> [PROVIDED RECORDS]

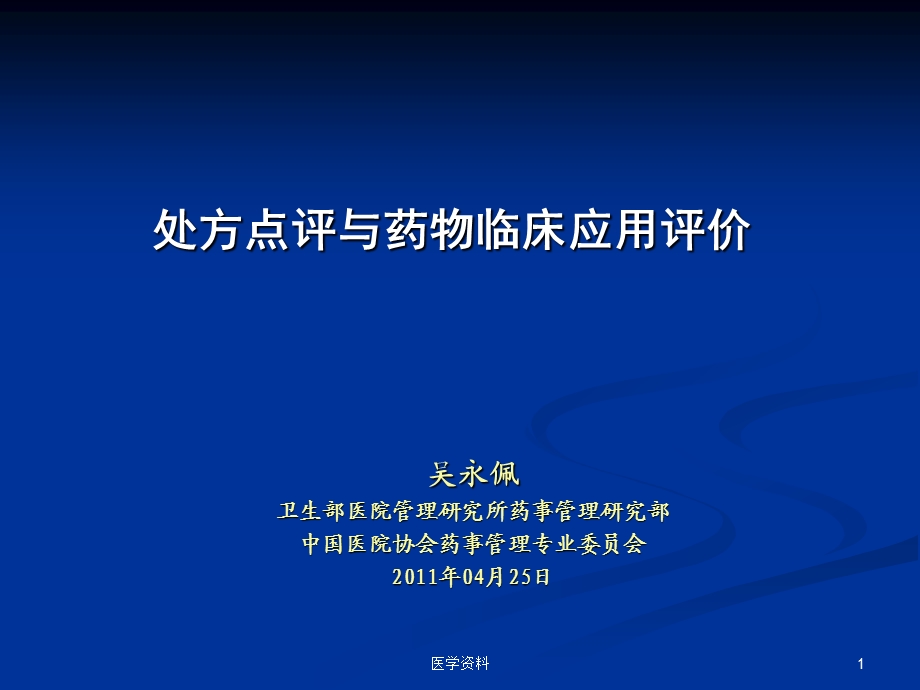 处方点评与药物临床应用评价

吴永佩
卫生部医院管理研究所药事管理研究部
中国医院协会药事管理专业委员会
2011年04月25日

医学资料

1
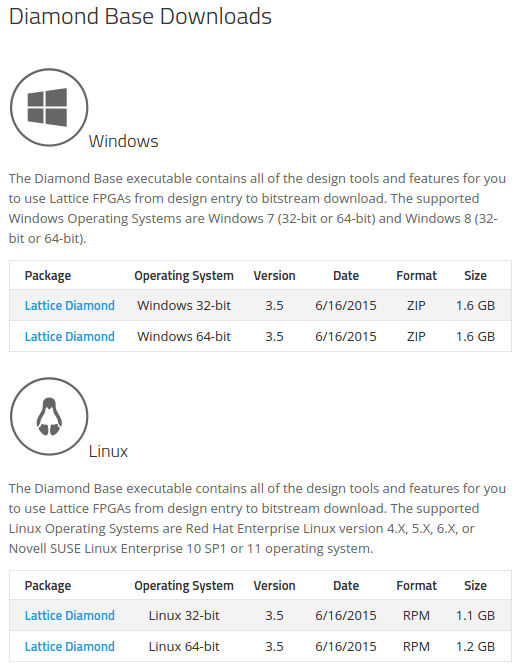 Diamond Base Downloads

Windows

The Diamond Base executable contains all of the design tools and features for you to use Lattice FPGAs from design entry to bitstream download. The supported Windows Operating Systems are Windows 7 (32-bit or 64-bit) and Windows 8 (32-bit or 64-bit).

| Package | Operating System | Version | Date | Format | Size |
|---|---|---|---|---|---|
| Lattice Diamond | Windows 32-bit | 3.5 | 6/16/2015 | ZIP | 1.6 GB |
| Lattice Diamond | Windows 64-bit | 3.5 | 6/16/2015 | ZIP | 1.6 GB |

Linux

The Diamond Base executable contains all of the design tools and features for you to use Lattice FPGAs from design entry to bitstream download. The supported Linux Operating Systems are Red Hat Enterprise Linux version 4.X, 5.X, 6.X, or Novell SUSE Linux Enterprise 10 SP1 or 11 operating system.

| Package | Operating System | Version | Date | Format | Size |
|---|---|---|---|---|---|
| Lattice Diamond | Linux 32-bit | 3.5 | 6/16/2015 | RPM | 1.1 GB |
| Lattice Diamond | Linux 64-bit | 3.5 | 6/16/2015 | RPM | 1.2 GB |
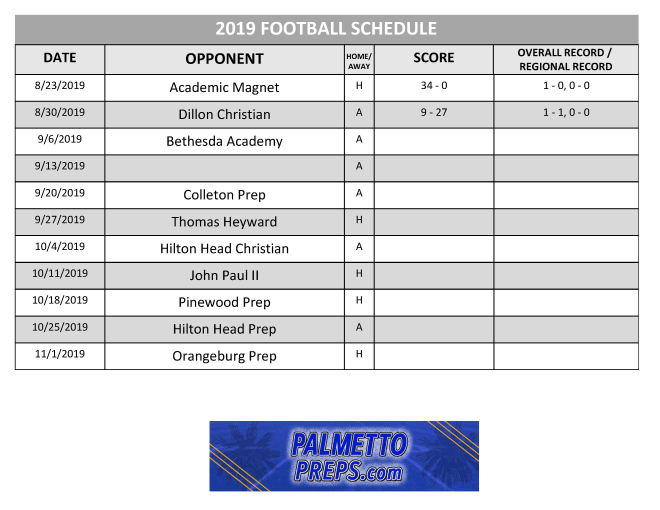 2019 FOOTBALL SCHEDULE

| DATE | OPPONENT | HOME/ AWAY | SCORE | OVERALL RECORD / REGIONAL RECORD |
|---|---|---|---|---|
| 8/23/2019 | Academic Magnet | H | 34 - 0 | 1 - 0, 0 - 0 |
| 8/30/2019 | Dillon Christian | A | 9 - 27 | 1 - 1, 0 - 0 |
| 9/6/2019 | Bethesda Academy | A | | |
| 9/13/2019 | | A | | |
| 9/20/2019 | Colleton Prep | A | | |
| 9/27/2019 | Thomas Heyward | H | | |
| 10/4/2019 | Hilton Head Christian | A | | |
| 10/11/2019 | John Paul II | H | | |
| 10/18/2019 | Pinewood Prep | H | | |
| 10/25/2019 | Hilton Head Prep | A | | |
| 11/1/2019 | Orangeburg Prep | H | | |

PALMETTO PREPS.com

> [WHAT THE TASK ASKS] Each line in the records above with "Lattice" must be returned.

> [THE ANSWER]
The Diamond Base executable contains all of the design tools and features for you to use Lattice FPGAs from design entry to bitstream download. The supported Windows Operating Systems are Windows 7 (32-bit or 64-bit) and Windows 8 (32-bit or 64-bit).
| Lattice Diamond | Windows 32-bit | 3.5 | 6/16/2015 | ZIP | 1.6 GB |
| Lattice Diamond | Windows 64-bit | 3.5 | 6/16/2015 | ZIP | 1.6 GB |
The Diamond Base executable contains all of the design tools and features for you to use Lattice FPGAs from design entry to bitstream download. The supported Linux Operating Systems are Red Hat Enterprise Linux version 4.X, 5.X, 6.X, or Novell SUSE Linux Enterprise 10 SP1 or 11 operating system.
| Lattice Diamond | Linux 32-bit | 3.5 | 6/16/2015 | RPM | 1.1 GB |
| Lattice Diamond | Linux 64-bit | 3.5 | 6/16/2015 | RPM | 1.2 GB |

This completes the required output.